É claro que não é bom a depressão. Mas depressão e tristeza são coisas diferentes. Num vasto estudo que efectuámos recentemente, 25% das raparigas e 14% dos rapazes do 9º ano da escolaridade referiam estar tristes, (diferença esta entre os sexos que era altamente significativa) – e nem todos estavam (felizmente!) deprimidos ou à beira do suicídio. Estar triste é vulgar, normal e desejável. Tão vulgar, normal e desejável como estar alegre. A vida não tem apenas uma faceta e a complementariedade dos diversos matizes de sentimentos é que nos faz e refaz a cada momento. Estar triste é assim um direito sagrado!
Pais, professores, adultos: deixem as crianças e os adolescentes estar tristes. Tentem obviamente detectar sinais de depressão, situação em que urge intervir pois da qual é mais difícil sair e que, ao contrário da tristeza, é paralisante pode conduzir à inércia e à auto-destruição. Estejam atentos a isso, mas se não for o caso, deixem os vossos filhos, alunos e conhecidos estar por vezes tristes. Respeitem esse sentimento. Não tem nada a ver com estar zangado, ser-se malcriado ou andar de cara “amarrada”.

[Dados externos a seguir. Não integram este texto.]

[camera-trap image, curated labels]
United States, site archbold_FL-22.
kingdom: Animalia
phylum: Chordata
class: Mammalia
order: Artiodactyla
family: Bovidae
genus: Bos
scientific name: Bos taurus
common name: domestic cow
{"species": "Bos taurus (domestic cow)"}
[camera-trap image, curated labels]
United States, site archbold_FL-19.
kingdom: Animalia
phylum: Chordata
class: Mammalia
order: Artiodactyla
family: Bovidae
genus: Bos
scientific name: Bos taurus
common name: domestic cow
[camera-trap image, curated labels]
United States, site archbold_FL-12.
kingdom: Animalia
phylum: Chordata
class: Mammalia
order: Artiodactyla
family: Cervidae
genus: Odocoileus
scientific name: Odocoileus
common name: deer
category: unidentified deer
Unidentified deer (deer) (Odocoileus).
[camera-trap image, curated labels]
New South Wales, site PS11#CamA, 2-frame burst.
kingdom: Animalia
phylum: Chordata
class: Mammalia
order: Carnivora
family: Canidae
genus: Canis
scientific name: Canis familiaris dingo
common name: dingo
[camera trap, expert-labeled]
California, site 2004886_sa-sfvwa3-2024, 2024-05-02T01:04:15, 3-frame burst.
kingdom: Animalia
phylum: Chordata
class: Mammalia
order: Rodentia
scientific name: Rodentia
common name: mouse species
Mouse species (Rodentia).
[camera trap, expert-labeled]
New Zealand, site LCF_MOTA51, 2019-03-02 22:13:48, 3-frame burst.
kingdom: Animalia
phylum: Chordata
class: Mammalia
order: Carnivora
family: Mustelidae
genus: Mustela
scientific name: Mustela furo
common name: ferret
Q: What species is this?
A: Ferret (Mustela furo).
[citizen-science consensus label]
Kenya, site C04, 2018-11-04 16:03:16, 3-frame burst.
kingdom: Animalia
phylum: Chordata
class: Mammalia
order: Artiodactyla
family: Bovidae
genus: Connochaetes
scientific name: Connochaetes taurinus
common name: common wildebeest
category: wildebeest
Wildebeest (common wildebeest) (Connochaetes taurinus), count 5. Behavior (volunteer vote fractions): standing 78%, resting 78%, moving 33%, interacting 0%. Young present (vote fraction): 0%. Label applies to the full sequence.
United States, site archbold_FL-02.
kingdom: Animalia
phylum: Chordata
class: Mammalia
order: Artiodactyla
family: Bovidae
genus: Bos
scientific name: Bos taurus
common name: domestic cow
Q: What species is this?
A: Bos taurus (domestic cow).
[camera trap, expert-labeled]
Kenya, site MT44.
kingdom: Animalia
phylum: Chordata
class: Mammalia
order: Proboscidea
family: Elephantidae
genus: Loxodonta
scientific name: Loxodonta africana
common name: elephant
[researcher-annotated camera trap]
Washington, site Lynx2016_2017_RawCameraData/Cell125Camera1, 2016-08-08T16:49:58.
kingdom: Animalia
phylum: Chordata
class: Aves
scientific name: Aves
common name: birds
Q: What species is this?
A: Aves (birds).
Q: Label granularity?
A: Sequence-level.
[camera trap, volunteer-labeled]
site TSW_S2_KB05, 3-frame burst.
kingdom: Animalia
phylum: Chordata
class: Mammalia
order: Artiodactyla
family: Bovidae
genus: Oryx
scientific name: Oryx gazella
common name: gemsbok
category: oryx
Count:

Se estar triste não fosse tão bom, o maior júbilo não nos deixaria um travo tão saboroso de nostalgia, não é? Quem nunca chorou de alegria?
Mário Cordeiro, doutorado em pediatria, foi professor de Saúde Pública na Faculdade de Ciências Médicas da Universidade Nova de Lisboa e membro da Sociedade Portuguesa de Pediatria e da British Association for Community Child Health. É membro e consultor de diversas organizações de pais e familiares de crianças com doença crónica.